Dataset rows
※ ※ ※

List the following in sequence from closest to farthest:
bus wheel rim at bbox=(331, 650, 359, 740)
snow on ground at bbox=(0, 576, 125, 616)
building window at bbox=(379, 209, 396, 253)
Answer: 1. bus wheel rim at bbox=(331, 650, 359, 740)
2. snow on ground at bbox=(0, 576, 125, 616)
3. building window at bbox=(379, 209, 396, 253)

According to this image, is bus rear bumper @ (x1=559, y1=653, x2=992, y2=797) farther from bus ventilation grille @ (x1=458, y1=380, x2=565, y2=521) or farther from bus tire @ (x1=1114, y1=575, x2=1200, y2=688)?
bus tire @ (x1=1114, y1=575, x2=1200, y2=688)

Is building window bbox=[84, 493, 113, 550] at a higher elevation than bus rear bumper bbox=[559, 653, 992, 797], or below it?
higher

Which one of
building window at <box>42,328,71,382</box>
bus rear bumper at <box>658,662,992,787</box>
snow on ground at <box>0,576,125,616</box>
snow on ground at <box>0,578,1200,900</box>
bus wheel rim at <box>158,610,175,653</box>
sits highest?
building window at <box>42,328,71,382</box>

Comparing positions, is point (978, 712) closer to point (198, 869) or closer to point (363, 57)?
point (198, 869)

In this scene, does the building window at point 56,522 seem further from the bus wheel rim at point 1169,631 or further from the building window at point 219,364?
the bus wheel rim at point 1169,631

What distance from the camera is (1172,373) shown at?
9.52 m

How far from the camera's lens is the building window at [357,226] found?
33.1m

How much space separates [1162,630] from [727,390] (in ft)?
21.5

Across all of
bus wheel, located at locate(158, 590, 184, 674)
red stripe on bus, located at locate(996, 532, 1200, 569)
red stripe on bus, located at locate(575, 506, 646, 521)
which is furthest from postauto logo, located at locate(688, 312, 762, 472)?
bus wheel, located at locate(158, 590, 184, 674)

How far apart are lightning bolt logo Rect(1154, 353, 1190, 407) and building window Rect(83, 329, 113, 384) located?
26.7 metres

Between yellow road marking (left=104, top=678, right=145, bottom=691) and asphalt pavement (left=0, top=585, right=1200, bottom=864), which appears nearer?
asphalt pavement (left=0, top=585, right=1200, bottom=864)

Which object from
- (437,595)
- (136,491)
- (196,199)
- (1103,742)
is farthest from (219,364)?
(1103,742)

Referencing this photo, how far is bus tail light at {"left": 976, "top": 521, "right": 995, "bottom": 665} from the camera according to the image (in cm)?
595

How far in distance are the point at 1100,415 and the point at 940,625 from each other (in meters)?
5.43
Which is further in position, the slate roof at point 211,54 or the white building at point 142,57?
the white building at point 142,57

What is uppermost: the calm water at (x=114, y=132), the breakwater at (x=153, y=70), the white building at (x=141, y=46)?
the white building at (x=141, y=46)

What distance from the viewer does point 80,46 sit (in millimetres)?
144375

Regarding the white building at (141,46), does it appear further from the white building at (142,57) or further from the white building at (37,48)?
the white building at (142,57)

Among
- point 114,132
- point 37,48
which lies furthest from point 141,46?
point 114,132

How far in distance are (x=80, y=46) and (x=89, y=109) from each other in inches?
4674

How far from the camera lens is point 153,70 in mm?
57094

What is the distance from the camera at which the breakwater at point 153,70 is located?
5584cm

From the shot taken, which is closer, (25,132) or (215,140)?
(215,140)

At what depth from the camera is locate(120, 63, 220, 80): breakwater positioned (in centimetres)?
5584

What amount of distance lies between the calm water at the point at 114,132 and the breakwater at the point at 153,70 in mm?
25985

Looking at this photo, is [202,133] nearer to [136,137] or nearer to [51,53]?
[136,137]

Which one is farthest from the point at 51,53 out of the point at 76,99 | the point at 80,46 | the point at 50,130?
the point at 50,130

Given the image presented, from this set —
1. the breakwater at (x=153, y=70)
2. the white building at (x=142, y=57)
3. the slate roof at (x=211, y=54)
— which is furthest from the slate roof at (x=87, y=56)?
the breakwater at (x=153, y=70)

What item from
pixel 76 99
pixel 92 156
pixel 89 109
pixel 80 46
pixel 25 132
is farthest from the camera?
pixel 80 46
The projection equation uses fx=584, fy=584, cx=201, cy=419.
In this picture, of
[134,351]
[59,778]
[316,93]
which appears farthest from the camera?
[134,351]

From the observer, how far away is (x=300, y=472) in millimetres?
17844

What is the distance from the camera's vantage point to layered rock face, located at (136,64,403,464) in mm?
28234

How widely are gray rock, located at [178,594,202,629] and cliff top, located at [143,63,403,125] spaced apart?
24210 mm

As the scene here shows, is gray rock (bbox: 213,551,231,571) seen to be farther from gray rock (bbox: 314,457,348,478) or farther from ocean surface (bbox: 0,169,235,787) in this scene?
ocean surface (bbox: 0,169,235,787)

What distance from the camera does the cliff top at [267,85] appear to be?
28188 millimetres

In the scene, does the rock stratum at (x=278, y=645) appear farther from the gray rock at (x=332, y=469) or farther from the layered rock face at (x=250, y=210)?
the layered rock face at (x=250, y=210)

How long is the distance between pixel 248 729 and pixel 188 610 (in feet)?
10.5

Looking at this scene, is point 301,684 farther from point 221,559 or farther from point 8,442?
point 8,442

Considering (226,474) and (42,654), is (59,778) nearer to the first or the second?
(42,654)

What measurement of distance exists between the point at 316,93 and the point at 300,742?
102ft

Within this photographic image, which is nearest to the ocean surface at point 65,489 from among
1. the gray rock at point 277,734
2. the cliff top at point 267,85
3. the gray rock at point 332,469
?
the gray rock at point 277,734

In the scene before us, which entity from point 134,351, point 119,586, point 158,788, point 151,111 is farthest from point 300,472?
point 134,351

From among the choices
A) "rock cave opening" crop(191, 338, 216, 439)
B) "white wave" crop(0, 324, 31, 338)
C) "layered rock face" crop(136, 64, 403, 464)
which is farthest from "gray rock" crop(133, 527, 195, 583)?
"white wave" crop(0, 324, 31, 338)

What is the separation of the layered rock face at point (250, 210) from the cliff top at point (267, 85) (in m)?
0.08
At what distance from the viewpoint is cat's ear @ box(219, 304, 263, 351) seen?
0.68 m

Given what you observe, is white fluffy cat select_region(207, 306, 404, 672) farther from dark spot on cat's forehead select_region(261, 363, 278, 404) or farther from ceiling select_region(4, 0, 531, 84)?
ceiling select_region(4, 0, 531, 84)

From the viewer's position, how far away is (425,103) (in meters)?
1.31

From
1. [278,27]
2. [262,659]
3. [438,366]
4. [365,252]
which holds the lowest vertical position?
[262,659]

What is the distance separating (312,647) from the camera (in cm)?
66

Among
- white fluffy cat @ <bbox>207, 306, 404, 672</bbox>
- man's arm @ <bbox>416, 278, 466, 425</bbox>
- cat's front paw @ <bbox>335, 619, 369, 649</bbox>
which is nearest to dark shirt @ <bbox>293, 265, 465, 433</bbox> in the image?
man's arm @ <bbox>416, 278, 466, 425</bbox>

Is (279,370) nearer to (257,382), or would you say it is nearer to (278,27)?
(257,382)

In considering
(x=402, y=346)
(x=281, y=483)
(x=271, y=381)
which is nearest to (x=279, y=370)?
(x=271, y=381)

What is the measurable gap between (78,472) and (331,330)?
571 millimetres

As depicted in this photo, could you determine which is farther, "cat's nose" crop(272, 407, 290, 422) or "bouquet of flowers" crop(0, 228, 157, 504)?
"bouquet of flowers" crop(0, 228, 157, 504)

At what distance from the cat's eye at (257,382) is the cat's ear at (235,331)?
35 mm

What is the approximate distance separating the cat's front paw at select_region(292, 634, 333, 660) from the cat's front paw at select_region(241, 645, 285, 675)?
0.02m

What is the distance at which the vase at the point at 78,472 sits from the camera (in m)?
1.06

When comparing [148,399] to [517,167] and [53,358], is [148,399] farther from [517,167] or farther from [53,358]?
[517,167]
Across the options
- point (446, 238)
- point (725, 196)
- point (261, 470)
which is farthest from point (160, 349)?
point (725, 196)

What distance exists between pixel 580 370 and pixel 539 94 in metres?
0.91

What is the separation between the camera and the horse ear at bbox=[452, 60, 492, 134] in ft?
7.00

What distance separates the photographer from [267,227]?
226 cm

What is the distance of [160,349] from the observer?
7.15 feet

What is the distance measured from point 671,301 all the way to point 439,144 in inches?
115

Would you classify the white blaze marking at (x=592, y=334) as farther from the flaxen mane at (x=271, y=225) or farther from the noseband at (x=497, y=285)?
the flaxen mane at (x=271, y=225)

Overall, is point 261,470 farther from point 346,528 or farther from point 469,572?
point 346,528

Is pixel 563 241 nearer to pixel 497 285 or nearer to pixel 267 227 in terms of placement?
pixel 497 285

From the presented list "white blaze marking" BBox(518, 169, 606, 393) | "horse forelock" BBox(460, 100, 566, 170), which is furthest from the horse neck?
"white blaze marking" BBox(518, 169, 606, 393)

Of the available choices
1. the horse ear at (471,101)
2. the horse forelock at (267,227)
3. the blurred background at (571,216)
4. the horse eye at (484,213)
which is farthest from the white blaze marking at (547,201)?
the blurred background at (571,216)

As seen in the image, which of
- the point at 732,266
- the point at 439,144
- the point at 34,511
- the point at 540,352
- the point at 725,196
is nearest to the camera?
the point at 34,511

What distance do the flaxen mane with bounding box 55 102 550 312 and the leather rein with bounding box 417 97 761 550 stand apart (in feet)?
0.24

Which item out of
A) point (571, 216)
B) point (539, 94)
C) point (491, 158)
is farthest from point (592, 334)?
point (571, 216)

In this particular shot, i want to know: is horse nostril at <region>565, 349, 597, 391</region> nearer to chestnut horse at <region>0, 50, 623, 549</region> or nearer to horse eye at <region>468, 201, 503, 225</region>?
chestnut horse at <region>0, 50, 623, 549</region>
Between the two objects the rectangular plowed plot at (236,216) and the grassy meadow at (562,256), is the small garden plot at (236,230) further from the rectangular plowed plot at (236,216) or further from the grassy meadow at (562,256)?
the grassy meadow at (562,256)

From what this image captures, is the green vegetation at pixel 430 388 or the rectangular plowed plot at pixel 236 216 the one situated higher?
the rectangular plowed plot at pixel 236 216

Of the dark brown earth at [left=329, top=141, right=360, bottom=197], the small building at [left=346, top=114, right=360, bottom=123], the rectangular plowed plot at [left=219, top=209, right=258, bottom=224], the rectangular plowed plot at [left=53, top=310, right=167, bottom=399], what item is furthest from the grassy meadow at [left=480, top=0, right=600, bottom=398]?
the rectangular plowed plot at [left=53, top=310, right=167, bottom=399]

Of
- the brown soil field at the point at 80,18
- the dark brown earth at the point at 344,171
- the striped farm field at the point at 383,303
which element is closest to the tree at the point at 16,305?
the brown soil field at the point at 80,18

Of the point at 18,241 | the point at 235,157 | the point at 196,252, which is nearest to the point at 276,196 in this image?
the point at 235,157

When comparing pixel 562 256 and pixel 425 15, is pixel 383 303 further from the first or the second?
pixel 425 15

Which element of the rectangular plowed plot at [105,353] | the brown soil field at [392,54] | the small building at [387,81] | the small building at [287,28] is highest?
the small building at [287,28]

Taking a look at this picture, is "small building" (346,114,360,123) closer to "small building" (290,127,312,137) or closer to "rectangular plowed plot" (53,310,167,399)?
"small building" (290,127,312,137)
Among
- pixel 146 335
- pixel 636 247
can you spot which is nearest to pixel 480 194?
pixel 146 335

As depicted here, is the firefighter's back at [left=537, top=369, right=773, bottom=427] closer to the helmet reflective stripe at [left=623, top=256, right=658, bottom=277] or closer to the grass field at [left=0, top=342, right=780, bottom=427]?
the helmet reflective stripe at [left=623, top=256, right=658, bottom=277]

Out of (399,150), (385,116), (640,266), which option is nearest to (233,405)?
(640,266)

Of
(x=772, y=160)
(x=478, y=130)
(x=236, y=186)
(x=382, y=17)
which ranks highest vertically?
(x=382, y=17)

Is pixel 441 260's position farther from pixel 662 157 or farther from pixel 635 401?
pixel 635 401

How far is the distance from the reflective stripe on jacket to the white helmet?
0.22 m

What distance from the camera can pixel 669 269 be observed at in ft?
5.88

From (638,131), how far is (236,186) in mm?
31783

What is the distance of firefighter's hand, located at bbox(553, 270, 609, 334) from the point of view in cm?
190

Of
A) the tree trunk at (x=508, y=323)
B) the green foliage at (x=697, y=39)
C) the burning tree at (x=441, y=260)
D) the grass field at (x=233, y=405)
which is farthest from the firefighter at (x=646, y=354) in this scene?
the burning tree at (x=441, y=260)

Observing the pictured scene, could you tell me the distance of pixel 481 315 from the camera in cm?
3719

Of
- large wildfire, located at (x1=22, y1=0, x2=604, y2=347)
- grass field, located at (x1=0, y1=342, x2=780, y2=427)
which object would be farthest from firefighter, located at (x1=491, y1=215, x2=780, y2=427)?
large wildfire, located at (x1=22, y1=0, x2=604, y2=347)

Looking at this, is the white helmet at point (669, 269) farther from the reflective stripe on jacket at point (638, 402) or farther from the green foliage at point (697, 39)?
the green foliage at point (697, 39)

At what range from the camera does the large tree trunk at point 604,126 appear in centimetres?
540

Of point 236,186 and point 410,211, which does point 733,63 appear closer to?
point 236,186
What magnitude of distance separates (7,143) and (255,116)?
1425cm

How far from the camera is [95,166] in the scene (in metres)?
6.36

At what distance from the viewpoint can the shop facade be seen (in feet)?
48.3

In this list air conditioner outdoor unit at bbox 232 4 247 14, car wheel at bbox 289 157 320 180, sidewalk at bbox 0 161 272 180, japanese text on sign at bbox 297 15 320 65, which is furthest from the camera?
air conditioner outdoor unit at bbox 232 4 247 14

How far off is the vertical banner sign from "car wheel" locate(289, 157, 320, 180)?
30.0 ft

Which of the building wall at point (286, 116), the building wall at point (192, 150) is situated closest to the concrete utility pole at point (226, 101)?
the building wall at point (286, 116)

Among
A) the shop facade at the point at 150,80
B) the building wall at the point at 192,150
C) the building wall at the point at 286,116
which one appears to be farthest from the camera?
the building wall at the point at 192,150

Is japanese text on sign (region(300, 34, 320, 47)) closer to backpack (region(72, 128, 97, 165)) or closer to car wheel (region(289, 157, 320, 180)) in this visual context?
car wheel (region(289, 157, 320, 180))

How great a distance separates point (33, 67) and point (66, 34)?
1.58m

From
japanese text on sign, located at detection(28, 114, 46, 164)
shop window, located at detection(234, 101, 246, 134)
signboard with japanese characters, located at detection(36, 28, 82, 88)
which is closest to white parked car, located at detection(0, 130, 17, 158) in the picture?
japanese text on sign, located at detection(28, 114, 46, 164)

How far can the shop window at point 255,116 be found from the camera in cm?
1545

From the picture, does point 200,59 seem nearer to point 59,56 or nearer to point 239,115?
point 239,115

※ ※ ※

§ OBJECTIVE
Print from the line containing "In this list" to the last line above, exactly as written.

§ ANSWER FOR THE TASK
In this list air conditioner outdoor unit at bbox 232 4 247 14, car wheel at bbox 289 157 320 180, sidewalk at bbox 0 161 272 180, japanese text on sign at bbox 297 15 320 65, which is furthest from the camera?
air conditioner outdoor unit at bbox 232 4 247 14

How far off is the vertical banner sign from "car wheel" locate(289, 157, 320, 180)?
30.0 ft

Which of the building wall at point (286, 116), the building wall at point (192, 150) is situated closest to the concrete utility pole at point (226, 101)?
the building wall at point (286, 116)

Among
A) the shop facade at the point at 150,80
B) the building wall at the point at 192,150
C) the building wall at the point at 286,116
which one appears to be farthest from the camera?
the building wall at the point at 192,150

Is japanese text on sign (region(300, 34, 320, 47)) closer to backpack (region(72, 128, 97, 165)) or closer to car wheel (region(289, 157, 320, 180)) in this visual context?
car wheel (region(289, 157, 320, 180))

How great a distance separates point (33, 67) and point (66, 34)?
1.58m

From
japanese text on sign, located at detection(28, 114, 46, 164)
shop window, located at detection(234, 101, 246, 134)
signboard with japanese characters, located at detection(36, 28, 82, 88)
which is closest to white parked car, located at detection(0, 130, 17, 158) in the picture?
japanese text on sign, located at detection(28, 114, 46, 164)

How far can the shop window at point 255,116 be found from the camera in cm?
1545

From the picture, does point 200,59 seem nearer to point 59,56 or nearer to point 239,115?
point 239,115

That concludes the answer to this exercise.